WHAT YOU ARE ASKED TO DO: Starting with the line that contains "Looking across", reproduce each line through the end of the listing below, with no other output.

PROVIDED INFORMATION:

---

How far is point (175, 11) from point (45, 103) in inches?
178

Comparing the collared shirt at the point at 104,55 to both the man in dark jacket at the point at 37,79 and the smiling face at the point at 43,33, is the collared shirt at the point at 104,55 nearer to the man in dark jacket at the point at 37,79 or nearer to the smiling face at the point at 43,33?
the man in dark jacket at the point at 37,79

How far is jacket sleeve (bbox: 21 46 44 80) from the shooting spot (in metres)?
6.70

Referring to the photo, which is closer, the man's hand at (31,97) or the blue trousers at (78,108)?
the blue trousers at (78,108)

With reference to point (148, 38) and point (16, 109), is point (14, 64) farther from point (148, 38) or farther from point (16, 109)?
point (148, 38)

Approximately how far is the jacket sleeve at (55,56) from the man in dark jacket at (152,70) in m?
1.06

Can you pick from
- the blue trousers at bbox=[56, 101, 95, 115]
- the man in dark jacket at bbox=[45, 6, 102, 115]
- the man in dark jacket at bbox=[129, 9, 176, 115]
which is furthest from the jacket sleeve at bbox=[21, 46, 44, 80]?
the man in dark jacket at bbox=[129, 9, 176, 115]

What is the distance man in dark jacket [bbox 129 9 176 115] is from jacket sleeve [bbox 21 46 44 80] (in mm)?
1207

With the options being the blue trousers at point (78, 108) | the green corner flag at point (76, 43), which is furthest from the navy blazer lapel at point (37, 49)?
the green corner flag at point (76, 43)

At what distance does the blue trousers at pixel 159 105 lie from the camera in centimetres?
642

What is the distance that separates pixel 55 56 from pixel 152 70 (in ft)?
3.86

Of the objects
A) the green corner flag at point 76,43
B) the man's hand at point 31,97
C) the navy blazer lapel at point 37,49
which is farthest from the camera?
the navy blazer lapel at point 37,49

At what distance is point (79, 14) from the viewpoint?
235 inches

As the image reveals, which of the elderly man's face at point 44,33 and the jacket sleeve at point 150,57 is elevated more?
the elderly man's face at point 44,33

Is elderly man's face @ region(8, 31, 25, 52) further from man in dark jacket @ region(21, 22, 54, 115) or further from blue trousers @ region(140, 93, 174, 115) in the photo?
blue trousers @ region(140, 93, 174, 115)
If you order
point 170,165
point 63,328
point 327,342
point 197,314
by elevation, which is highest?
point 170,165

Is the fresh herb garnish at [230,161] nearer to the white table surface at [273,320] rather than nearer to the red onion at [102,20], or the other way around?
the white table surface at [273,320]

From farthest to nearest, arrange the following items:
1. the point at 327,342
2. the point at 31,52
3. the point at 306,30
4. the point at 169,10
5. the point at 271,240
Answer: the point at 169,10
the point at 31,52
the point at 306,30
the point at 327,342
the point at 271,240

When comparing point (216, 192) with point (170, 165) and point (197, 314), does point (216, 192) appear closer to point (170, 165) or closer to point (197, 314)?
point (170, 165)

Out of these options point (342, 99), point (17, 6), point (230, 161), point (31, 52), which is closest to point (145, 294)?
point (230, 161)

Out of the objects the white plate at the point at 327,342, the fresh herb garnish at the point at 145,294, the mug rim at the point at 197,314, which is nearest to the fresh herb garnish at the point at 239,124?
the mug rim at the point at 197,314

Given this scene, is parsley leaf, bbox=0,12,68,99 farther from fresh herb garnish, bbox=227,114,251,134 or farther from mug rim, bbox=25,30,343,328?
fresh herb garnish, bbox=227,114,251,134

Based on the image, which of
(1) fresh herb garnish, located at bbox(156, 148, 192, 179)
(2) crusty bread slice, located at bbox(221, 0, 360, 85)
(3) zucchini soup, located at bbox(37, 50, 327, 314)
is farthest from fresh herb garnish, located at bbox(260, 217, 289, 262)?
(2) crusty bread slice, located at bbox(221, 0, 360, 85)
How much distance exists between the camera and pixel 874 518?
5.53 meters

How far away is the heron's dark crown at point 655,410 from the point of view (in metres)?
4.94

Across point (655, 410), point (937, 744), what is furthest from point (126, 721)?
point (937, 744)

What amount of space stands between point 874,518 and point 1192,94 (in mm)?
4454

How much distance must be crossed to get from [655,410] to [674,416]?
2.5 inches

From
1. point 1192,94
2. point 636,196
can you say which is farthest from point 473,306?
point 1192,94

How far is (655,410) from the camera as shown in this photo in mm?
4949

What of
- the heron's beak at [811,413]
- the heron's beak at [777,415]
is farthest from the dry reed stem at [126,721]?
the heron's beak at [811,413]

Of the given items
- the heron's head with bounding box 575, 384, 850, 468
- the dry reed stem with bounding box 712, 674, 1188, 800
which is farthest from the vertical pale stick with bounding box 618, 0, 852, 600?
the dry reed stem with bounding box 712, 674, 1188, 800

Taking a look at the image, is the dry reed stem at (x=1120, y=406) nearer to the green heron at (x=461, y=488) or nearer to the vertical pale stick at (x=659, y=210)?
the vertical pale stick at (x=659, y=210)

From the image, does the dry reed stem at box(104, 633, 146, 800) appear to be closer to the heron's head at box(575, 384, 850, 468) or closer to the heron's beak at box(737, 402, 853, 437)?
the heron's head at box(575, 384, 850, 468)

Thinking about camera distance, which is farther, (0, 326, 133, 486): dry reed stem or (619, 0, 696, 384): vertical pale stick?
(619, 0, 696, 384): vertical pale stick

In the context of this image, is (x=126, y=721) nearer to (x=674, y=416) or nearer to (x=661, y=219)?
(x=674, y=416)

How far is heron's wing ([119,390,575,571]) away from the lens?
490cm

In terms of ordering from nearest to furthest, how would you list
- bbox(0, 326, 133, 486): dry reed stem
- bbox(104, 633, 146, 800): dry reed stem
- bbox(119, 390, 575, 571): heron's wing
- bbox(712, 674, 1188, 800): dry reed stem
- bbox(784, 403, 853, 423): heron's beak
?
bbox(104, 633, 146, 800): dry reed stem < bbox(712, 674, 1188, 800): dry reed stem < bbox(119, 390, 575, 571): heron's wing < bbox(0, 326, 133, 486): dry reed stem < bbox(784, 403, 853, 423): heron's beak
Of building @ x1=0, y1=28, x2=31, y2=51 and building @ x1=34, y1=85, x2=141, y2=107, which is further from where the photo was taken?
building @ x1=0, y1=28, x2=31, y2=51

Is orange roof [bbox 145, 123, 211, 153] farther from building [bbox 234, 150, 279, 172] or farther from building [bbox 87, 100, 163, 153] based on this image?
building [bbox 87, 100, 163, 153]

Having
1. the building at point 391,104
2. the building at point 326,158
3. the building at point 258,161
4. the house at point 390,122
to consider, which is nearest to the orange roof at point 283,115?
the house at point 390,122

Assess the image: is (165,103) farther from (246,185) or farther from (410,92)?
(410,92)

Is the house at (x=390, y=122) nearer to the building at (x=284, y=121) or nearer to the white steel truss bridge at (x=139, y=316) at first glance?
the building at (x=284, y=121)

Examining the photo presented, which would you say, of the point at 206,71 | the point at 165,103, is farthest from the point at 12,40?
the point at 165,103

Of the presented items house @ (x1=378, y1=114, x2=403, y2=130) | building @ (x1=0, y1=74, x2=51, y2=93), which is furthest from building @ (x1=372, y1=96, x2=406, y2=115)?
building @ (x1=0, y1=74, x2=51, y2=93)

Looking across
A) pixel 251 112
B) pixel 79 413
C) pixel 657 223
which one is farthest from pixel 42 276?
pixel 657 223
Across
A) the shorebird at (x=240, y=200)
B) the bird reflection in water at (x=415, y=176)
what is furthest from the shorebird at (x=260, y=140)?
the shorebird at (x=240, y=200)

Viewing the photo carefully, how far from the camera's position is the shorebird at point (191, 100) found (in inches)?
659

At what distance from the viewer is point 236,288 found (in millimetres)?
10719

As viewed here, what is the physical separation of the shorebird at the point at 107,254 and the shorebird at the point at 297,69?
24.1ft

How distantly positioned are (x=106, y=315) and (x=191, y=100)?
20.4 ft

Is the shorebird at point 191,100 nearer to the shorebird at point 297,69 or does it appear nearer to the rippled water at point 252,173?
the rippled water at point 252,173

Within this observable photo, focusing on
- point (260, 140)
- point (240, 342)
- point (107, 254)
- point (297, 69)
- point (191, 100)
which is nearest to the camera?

---

RESPONSE:
Looking across
A) pixel 251 112
B) pixel 79 413
C) pixel 657 223
which one is farthest from pixel 42 276?
pixel 657 223
Across
A) the shorebird at (x=240, y=200)
B) the bird reflection in water at (x=415, y=176)
what is furthest from the shorebird at (x=260, y=140)?
the shorebird at (x=240, y=200)

Viewing the photo carefully, how far from the camera's position is the shorebird at point (191, 100) found (in inches)?
659

At what distance from the viewer is point 236,288 found (in millimetres)?
10719

As viewed here, what is the physical separation of the shorebird at the point at 107,254 and the shorebird at the point at 297,69?
24.1ft

How distantly positioned are (x=106, y=315) and (x=191, y=100)?
20.4 ft

Is the shorebird at point 191,100 nearer to the shorebird at point 297,69 or does it appear nearer to the rippled water at point 252,173?
the rippled water at point 252,173

Within this observable photo, focusing on
- point (260, 140)
- point (240, 342)
- point (107, 254)
- point (297, 69)
- point (191, 100)
which is nearest to the camera?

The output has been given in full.